Why You Shouldn’t Hang Your Suit in the Bathroom

There’s a “trick” that often gets passed around on blogs and through magazines for how to get the wrinkles out of your suit. The trick is: hang your jacket in the bathroom while you take a hot shower. The steam supposedly helps the fibers relax, which in turn will let the wrinkles fall out. 

The idea sounds plausible, but in practice, doing something like this can be ineffective at best and damaging at worst. Depending on how big your bathroom is, you’re unlikely to even generate enough steam to make a difference. If you do generate enough steam, you can ruin your jacket by taking all the shape out. 

Why Steam Can be Bad

A long time ago, I wrote a post about the problem with steamers in general. The danger with these things is that you can “blow out” the seams and cause them to pucker if you’re not careful with how much steam you apply. What you really need is something that both pushes the steam through and sucks the moisture out, but those kinds of machines can be expensive (if not also cumbersome to use at home). 

With a suit jacket or sport coat, there’s other damage that can be done. Remember, a tailored jacket is not like a shirt. It’s not something that simply “hangs” from your shoulders. Rather, it’s shaped through careful ironing and pressing, which results in the jacket having a certain three dimensional form. In fact, the reason why people recommend half- or fully-canvassed jackets is because that canvas gives the jacket some shape. 

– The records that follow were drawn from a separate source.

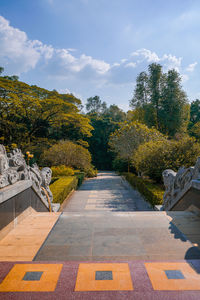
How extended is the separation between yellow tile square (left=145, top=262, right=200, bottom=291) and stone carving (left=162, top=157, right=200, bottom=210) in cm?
256

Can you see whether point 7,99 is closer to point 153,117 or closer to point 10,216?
point 10,216

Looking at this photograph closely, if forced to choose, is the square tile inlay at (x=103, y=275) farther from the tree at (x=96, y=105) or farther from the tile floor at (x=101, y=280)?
the tree at (x=96, y=105)

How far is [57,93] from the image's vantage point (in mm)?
21141

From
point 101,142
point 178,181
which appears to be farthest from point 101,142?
point 178,181

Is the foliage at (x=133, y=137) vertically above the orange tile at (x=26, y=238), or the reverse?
the foliage at (x=133, y=137)

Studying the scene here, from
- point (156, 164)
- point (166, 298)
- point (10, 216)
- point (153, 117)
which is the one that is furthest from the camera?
point (153, 117)

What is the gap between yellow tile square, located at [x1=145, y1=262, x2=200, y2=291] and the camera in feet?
6.31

It’s true, when you run steam through your tailored jackets, you’re making the fibers relax. This does take out the wrinkling, but also takes out all the shaping as well. The result? A potentially limp jacket that no longer hangs on you the way it should. If you’ve put enough steam through, you may also make certain areas pucker, which will look even worse than wrinkling. 

How To Get Wrinkles Out

To get wrinkles out, there are really only three things you can do. One, let your clothes hang on their hangers for a few days. Wool naturally relaxes anyway, and should return to its original form (more or less) if you let it sit. For trousers, you can use clamp hangers like the ones our advertiser The Hanger Project sells. Those will help get the wrinkles out by letting the trousers hang by their own weight. 

The other ways include either learning how to press clothes yourself (which can be difficult on jackets) or sending it to someone who can do it for you (I use RAVE FabriCARE, as they’re one of the few places I know of that does it properly). 

Barring that, you can use a steamer in spot areas, but very conservatively. Avoid areas where shaping is perhaps most important, such as along where the lapel folds over, and around the chest.

The worst method is hanging your jacket in a steamy bathroom, where you have no control over where the steam goes. 

In the end, it’s worth noting that suits and sport coats don’t have to be completely wrinkle free in order to look good. In fact, wrinkles can make a jacket look a bit more lived in. How good a tailored jacket looks on you is more about its silhouette, which is determined by its cut and shaping, not the presence or absence of a little wrinkling.